Required work:
Every line below needs to be transcribed without alteration, and no image may be carried over.

Listed records:
--- START ---
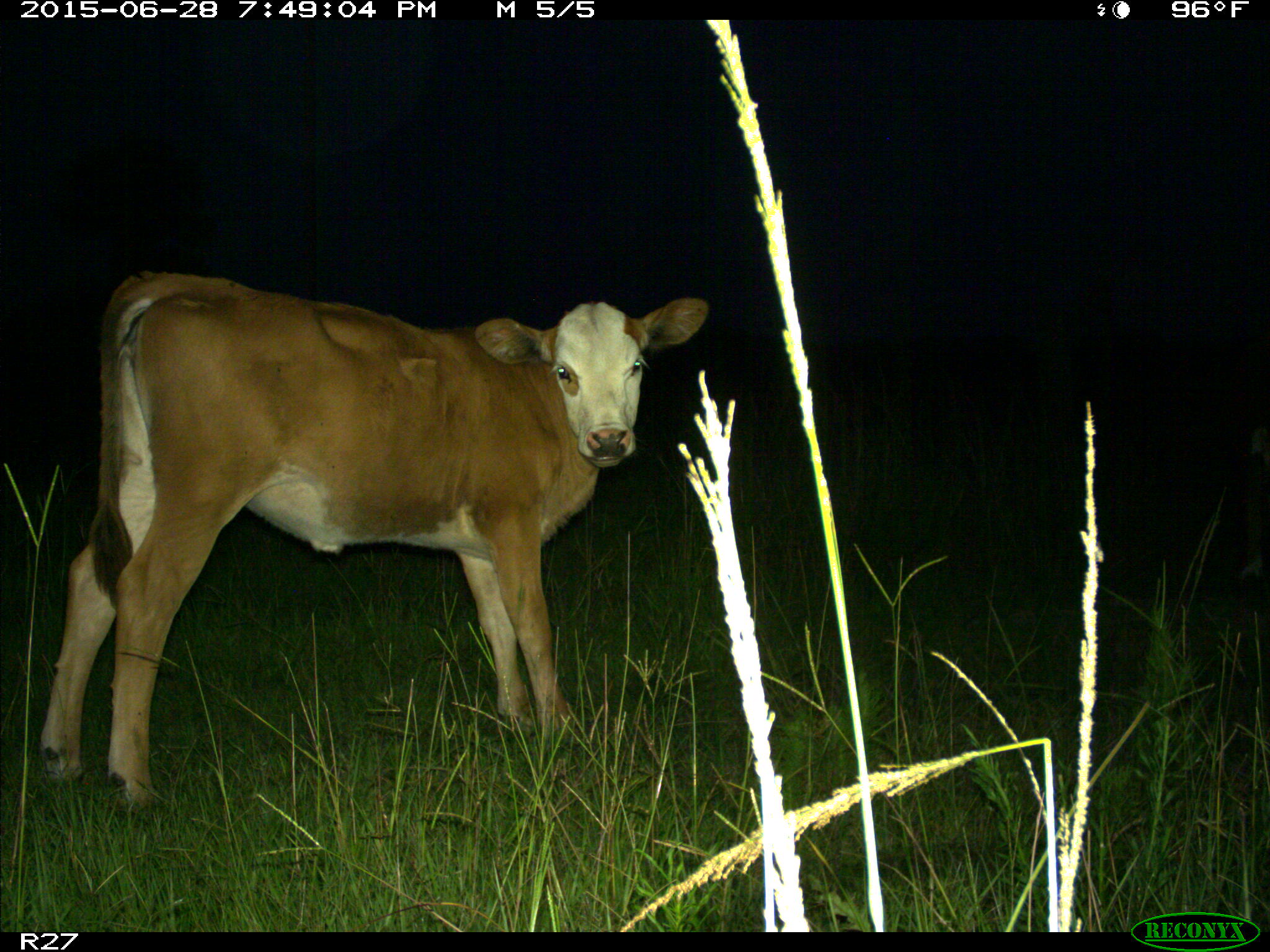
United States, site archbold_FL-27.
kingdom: Animalia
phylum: Chordata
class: Mammalia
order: Artiodactyla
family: Bovidae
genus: Bos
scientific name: Bos taurus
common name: domestic cow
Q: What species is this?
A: Bos taurus (domestic cow).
--- END ---
Problem solution:
United States, site archbold_FL-27.
kingdom: Animalia
phylum: Chordata
class: Mammalia
order: Artiodactyla
family: Bovidae
genus: Bos
scientific name: Bos taurus
common name: domestic cow
Q: What species is this?
A: Bos taurus (domestic cow).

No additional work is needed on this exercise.